Studio album by Archie Bell & the Drells
- Released: 1969
- Genres: Funk, soul, R&B
- Label: Atlantic
- Producers: Kenneth Gamble, Leon Huff, L.J.F. Productions

Archie Bell & the Drells chronology
| I Can't Stop Dancing (1968) | There's Gonna Be a Showdown (1969) | Dance Your Troubles Away (1976) |

= There's Gonna Be a Showdown =

There's Gonna Be a Showdown is a 1969 album by American funk band Archie Bell & the Drells, released by the record label Atlantic.

Professional ratings
Review scores
| Source | Rating |
| Allmusic | Star |

== Background ==
It was their last album released on Atlantic, and preceded a six-year gap before the recording of its follow-up, Dance Your Troubles Away, which appeared on producers Kenny Gamble and Leon Huff's own label, Philadelphia International.

Exercise 1 = Return every line of the records that contains the string "crop".

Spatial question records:

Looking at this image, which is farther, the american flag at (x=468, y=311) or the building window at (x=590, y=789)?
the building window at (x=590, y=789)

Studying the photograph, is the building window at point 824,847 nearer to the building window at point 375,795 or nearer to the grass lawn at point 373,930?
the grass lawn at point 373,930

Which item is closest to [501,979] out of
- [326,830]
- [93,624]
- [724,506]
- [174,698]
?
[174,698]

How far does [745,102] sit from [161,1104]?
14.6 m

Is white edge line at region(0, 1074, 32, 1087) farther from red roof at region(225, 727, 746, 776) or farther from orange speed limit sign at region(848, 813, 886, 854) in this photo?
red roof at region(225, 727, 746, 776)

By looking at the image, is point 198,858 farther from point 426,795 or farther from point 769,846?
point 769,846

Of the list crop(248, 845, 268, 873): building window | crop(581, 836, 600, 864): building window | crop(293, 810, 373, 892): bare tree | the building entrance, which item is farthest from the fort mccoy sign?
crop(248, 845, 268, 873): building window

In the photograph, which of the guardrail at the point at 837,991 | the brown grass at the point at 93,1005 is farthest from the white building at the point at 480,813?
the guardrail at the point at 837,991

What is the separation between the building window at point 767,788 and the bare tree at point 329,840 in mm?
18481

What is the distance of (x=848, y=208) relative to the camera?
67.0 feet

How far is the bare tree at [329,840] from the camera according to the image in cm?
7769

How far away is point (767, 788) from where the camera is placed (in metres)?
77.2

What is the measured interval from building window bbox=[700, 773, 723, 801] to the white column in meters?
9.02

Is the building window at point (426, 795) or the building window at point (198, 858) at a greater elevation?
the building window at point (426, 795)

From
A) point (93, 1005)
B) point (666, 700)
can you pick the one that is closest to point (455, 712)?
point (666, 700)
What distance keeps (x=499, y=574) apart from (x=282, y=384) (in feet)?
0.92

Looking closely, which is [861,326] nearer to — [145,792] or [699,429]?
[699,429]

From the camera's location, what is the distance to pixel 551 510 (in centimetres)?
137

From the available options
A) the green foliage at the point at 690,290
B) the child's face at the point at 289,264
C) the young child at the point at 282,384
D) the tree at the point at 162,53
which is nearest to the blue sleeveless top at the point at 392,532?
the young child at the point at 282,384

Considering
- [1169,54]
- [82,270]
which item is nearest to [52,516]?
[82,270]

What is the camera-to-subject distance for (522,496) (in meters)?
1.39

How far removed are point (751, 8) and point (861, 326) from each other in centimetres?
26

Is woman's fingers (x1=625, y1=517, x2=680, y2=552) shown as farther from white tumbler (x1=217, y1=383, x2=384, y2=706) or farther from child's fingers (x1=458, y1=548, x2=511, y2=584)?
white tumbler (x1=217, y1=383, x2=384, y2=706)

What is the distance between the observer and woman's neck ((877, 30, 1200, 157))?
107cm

Exercise 2 = Carry on the article about the album There's Gonna Be a Showdown from the point where it ends.

Final answer 1 =
Of the list crop(248, 845, 268, 873): building window | crop(581, 836, 600, 864): building window | crop(293, 810, 373, 892): bare tree | the building entrance, which item is farthest from the fort mccoy sign?
crop(248, 845, 268, 873): building window

Final answer 2 =
== Chart performance ==
The album peaked at No. 163 on the Billboard Top LPs, during a three-week run on the chart.
==Track listing==
1. "I Love My Baby" (Kenneth Gamble, Thom Bell)
2. "Houston Texas" (Bobby Martin, Kenneth Gamble, Thom Bell)
3. "(There's Gonna Be A) Showdown" (Kenneth Gamble, Leon Huff)
4. "Giving Up Dancing" (Bobby Martin, Kenneth Gamble, Thom Bell)
5. "Girl You're Too Young" (Archie Bell, Kenneth Gamble, Thom Bell)
6. "Mama Didn't Teach Me That Way" (Archie Bell)
7. "Do the Handjive" (Kenneth Gamble, Thom Bell)
8. "My Balloon's Going Up" (Kenneth Gamble, Leon Huff)
9. "Here I Go Again" (Kenneth Gamble, Leon Huff)
10. "Go for What You Know" (Melvin Steals, Mervin Steals)
11. "Green Power" (Melvin Steals, Mervin Steals)
12. "Just a Little Closer" (Archie Bell)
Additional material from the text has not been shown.